#### Reading passage

I can imagine placing myself in that crowd of horrified, screaming victims of gun violence. I can imagine placing my family and my children there too. I can imagine the hit and the hurt and splattering blood when a bunch of ultra-modern, powerful, lethal bullets pierced through my heart and blanketed my world with one final darkness. In the final moments, I can imagine I was praying to God that my wife and children be left safe. I was only wanting that they be left alone.
In those final moments before my deaths, I imagine I was praying to God that this be the last gun barbarism, ever.
President Obama, contrary to some of his predecessors, always says something that somehow resonates and stays back with you. In fact, he said this today (and so, yes, a very powerful man that he is, his thoughts were not much different from those of me, a very powerless man):
Upon learning the Colorado gun violence news, the president said he thought of his own two daughters.
“My daughters go to the movies. What if Malia and Sasha had been at the theater, as so many of our kids do every day? Michelle and I will be fortunate enough to hug our girls a little tighter tonight, and I’m sure you will do the same with your children,” he said. “But for those parents who may not be so lucky, we have to embrace them and let them know we will be there for them as a nation.”
[Mr. President, I would include some little facts here — facts of lives of very powerful people and their families — like the presence of secret service and combing operations and VIP security and bomb-sniffing dogs and all other such paraphernalia, but I won’t. Because I want to give you the benefit of the doubt. I want to believe you’re being honest about your wife and daughters.]
Congratulations again, President Obama. That’s exactly the type of words that won the hearts of millions of poor and powerless people like me four years ago, around this time. I am not sure what’s going to happen this November; however, if somebody asked me to vote for your calm, poise and eloquence today, you got my vote, Mr. President, one more time.
But I would positively vote for you if you thought about not just Sasha, Malia and Michelle and my children here in America, but the millions of children who’re losing their parents and siblings and uncles and aunts and nephews and nieces every single day — because of bullets shooting out of mighty guns and tanks and bombs dropping out of the wide-open holes of those drones.

########

Given task 1:
Can you set down the part of the essay on the Colorado shooting starting with "I can imagine placing myself" and going on through "gun barbarism, ever."?
Given task 2:
Would you resume the essay on the Colorado shooting and President Obama's response, picking up right after its last sentence?

#### Provided data

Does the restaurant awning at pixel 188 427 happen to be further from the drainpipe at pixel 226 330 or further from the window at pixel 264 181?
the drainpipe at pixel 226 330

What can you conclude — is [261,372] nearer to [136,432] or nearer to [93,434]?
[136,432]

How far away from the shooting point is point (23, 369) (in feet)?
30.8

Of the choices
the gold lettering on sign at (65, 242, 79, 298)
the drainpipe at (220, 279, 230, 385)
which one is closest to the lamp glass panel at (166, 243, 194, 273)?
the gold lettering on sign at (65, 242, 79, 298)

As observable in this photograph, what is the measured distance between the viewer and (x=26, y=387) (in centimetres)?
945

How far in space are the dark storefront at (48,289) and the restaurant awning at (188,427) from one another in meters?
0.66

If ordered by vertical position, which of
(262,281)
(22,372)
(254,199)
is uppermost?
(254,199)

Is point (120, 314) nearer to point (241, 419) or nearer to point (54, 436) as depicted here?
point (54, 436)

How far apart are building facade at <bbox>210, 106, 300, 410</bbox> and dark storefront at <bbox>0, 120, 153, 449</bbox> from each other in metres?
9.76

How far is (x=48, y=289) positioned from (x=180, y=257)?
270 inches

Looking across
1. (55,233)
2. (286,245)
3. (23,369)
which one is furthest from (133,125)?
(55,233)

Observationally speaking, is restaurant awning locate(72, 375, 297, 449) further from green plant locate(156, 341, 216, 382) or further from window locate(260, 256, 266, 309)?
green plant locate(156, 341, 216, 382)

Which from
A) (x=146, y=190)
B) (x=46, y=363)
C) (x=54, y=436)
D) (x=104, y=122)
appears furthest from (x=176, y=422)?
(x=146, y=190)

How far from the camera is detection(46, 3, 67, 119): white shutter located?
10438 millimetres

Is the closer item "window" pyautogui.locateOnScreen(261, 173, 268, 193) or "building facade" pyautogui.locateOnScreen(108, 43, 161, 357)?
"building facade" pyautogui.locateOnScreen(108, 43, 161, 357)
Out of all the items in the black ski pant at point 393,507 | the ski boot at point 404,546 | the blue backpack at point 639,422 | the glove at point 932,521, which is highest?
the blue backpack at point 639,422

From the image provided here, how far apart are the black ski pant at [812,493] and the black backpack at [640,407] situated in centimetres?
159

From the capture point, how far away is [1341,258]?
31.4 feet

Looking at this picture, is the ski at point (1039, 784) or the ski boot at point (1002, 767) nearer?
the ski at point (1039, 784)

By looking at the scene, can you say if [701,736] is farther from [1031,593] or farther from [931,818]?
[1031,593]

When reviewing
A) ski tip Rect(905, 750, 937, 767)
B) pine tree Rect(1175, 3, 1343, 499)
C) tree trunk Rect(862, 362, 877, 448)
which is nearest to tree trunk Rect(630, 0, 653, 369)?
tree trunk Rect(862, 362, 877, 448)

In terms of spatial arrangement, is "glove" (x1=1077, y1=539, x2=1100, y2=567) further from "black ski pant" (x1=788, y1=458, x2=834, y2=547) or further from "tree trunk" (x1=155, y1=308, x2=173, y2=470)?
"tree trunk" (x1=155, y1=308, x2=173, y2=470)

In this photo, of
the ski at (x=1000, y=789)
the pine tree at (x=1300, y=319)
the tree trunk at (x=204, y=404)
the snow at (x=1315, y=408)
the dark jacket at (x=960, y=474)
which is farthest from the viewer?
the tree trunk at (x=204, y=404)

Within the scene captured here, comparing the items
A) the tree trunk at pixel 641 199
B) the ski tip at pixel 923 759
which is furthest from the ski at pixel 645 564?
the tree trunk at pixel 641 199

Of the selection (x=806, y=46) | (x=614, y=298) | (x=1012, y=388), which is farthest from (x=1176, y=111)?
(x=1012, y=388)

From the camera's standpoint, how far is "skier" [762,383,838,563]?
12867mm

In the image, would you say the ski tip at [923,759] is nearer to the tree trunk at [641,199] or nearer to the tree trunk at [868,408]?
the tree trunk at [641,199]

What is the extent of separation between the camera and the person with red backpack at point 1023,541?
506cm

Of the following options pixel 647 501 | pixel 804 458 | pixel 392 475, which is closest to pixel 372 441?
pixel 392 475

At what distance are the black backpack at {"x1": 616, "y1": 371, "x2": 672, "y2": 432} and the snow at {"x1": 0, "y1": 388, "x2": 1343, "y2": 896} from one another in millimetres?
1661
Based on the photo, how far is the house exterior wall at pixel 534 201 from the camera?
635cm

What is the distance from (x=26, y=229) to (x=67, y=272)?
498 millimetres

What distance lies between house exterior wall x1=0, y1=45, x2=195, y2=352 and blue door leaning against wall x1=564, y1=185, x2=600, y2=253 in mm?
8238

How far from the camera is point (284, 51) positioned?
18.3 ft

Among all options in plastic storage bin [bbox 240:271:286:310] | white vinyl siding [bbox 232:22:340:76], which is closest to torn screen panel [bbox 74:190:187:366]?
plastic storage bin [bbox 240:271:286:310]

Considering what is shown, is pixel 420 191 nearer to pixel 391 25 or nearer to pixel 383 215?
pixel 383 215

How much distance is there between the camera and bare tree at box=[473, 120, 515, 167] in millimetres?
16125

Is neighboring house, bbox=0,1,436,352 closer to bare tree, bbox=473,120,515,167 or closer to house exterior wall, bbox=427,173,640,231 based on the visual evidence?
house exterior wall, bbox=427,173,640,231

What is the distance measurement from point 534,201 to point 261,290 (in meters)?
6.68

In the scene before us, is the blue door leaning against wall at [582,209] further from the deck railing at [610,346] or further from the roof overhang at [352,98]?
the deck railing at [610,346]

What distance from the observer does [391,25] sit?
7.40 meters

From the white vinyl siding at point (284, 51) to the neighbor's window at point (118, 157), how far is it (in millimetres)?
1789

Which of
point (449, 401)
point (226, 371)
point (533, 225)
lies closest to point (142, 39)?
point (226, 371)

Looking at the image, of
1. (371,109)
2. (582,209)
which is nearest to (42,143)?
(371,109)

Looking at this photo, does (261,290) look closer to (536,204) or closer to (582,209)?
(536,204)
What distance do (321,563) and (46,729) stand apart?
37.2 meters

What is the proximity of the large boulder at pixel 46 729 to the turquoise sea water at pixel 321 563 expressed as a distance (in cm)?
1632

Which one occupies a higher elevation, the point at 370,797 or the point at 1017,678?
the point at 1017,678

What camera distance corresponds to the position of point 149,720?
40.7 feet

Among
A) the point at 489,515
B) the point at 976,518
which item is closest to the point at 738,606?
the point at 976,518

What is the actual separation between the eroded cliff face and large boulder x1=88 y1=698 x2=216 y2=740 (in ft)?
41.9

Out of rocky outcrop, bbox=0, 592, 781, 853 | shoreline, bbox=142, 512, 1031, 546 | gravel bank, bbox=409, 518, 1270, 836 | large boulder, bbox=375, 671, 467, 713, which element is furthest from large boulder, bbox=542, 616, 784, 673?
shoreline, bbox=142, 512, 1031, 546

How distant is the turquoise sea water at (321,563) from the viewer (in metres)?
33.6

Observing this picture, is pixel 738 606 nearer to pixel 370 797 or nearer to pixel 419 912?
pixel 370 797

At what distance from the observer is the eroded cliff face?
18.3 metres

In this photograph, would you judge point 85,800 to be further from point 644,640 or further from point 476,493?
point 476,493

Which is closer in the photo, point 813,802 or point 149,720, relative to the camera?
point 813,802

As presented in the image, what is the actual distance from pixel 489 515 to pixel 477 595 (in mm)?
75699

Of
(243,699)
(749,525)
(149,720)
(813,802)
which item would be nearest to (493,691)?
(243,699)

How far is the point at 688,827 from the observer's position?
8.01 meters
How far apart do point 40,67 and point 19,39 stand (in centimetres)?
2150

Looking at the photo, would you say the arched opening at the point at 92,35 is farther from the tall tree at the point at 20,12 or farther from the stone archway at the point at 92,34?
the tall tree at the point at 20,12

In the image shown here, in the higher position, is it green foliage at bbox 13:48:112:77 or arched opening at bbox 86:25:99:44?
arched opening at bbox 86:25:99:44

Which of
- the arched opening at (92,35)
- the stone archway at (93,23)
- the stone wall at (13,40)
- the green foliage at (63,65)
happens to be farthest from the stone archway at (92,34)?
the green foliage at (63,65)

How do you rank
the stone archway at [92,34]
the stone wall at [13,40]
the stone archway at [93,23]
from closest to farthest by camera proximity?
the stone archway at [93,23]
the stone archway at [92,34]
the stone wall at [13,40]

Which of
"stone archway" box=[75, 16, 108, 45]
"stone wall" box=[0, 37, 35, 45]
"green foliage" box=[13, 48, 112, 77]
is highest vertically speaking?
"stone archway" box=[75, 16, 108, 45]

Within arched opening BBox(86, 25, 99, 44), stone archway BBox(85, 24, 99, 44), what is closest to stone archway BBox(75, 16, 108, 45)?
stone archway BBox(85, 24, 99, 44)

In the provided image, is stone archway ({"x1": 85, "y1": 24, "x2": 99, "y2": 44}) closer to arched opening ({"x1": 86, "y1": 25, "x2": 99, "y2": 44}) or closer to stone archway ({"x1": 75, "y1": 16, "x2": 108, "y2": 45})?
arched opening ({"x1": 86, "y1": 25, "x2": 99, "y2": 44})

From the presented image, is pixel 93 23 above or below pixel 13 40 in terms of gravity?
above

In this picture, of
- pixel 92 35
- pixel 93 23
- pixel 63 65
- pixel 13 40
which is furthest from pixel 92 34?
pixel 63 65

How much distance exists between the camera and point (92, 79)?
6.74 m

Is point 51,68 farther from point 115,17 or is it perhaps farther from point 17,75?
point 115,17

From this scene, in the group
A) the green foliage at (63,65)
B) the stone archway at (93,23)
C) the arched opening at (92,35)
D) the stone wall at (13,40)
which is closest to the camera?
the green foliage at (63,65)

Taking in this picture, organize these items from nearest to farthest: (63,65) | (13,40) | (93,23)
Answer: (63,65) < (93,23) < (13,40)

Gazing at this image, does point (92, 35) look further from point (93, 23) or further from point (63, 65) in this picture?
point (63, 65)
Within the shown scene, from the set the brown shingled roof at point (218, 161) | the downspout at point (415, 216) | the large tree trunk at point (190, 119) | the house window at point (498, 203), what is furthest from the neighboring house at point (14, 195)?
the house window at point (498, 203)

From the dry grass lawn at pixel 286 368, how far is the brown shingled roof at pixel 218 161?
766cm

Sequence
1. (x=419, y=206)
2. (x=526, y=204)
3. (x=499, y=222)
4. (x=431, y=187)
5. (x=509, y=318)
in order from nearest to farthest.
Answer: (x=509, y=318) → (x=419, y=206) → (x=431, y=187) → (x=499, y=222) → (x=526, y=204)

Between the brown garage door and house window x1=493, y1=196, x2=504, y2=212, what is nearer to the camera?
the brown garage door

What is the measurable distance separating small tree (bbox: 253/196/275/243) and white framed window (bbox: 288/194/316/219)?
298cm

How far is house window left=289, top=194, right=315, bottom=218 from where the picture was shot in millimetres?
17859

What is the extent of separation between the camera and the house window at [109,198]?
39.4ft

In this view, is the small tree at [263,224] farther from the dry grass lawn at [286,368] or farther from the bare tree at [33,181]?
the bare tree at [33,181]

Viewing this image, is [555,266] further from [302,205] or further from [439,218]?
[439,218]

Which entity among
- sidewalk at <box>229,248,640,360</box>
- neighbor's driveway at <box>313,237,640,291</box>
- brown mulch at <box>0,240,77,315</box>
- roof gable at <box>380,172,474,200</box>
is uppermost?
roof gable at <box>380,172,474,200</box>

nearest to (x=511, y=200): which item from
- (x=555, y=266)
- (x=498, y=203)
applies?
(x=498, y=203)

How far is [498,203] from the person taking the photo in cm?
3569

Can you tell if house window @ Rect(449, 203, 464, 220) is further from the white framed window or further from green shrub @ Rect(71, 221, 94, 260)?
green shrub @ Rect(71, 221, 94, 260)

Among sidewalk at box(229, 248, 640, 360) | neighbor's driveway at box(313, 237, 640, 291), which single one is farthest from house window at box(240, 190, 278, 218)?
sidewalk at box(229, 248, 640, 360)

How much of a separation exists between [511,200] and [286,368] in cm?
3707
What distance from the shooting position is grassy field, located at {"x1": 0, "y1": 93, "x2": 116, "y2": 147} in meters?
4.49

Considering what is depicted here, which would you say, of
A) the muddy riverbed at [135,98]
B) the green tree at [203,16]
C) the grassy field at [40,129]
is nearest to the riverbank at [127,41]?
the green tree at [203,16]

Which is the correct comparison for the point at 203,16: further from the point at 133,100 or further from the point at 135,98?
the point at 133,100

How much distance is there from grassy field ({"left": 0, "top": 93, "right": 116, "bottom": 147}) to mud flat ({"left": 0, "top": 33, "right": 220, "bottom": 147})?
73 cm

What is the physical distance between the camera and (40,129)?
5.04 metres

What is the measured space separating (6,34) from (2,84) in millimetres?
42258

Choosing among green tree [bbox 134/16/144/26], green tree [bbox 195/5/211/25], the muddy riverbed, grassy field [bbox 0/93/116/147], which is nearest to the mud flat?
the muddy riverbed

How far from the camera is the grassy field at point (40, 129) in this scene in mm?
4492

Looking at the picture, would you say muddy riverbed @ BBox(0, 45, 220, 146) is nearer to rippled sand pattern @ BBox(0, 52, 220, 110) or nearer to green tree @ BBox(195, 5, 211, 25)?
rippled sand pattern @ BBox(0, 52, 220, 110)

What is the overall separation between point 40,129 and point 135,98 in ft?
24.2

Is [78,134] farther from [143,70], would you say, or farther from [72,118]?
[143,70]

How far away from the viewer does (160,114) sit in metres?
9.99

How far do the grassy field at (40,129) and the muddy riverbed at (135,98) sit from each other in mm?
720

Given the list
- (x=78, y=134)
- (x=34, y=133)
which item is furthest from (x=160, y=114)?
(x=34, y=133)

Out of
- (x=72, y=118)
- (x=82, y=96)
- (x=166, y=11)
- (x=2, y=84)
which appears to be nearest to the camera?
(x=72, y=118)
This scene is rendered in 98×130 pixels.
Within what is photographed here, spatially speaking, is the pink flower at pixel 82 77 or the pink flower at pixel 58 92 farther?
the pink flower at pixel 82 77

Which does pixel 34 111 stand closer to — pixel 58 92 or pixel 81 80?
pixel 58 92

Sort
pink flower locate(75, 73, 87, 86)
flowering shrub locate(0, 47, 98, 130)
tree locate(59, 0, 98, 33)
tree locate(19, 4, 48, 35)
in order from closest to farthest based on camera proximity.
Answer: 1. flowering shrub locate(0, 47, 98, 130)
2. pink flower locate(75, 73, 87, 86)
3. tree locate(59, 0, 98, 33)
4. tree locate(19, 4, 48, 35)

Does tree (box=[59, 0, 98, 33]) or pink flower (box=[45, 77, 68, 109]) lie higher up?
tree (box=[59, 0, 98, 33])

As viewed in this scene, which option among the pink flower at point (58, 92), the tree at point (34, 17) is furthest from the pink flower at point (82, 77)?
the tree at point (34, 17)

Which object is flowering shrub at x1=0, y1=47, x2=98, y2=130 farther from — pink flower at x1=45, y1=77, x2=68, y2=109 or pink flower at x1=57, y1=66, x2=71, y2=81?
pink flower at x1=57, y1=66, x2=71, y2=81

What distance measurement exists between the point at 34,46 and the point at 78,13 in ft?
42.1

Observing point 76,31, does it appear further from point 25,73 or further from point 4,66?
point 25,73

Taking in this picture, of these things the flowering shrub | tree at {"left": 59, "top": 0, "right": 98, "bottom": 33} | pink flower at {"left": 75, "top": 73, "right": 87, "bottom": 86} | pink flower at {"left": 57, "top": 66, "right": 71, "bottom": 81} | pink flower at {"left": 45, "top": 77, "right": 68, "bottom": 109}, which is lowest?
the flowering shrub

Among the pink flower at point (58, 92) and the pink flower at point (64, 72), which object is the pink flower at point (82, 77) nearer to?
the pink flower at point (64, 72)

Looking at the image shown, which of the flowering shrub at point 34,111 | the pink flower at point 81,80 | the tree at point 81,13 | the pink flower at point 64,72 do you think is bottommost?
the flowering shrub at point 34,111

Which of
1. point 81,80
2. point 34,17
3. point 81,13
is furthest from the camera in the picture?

########

Final answer 1:
I can imagine placing myself in that crowd of horrified, screaming victims of gun violence. I can imagine placing my family and my children there too. I can imagine the hit and the hurt and splattering blood when a bunch of ultra-modern, powerful, lethal bullets pierced through my heart and blanketed my world with one final darkness. In the final moments, I can imagine I was praying to God that my wife and children be left safe. I was only wanting that they be left alone.
In those final moments before my deaths, I imagine I was praying to God that this be the last gun barbarism, ever.

Final answer 2:
I would definitely vote for you today if you stopped that violence once and for all. Those children are hurting too. They’re hurting and bleeding and crying and writhing in pain. I can imagine that as well.
With your very sharp mind, critical thinking and eloquence — totally unlike your predecessors — couldn’t you imagine that, Mr. President?
Don’t get me wrong. I am not ever going to take away the grim, dark reality in Colorado today. I am praying for the victims and their families and loved ones. I am shaking in fear. I am not being able to sleep tonight: just the same way I could not sleep when Columbine, Northern Illinois, Virginia Tech happened. I could not sleep when Trayvon Martin was killed this February. I am bleeding deep inside. I am imagining over and over, again and again, myself and my family and children in the middle of that barrage of bullets in that movie theater today.
But President Obama, you have not done anything to stop this gun barbarism here in America, either! In fact, you refused to do anything about it.
With your indifference, gun lobbies and gun markets and NRA’s have flourished even more in these four years. All of these powerful people and organizations are now likely working for your defeat this November. So, wake up!
With your indifference and support from your own administration and political allies for gun lobbies, gun violence has spiraled out of control. So, wake up, would you?
Gun has no place in a civilized society. In no other place in the world — First World or Third World — free guns have taken so many innocent lives.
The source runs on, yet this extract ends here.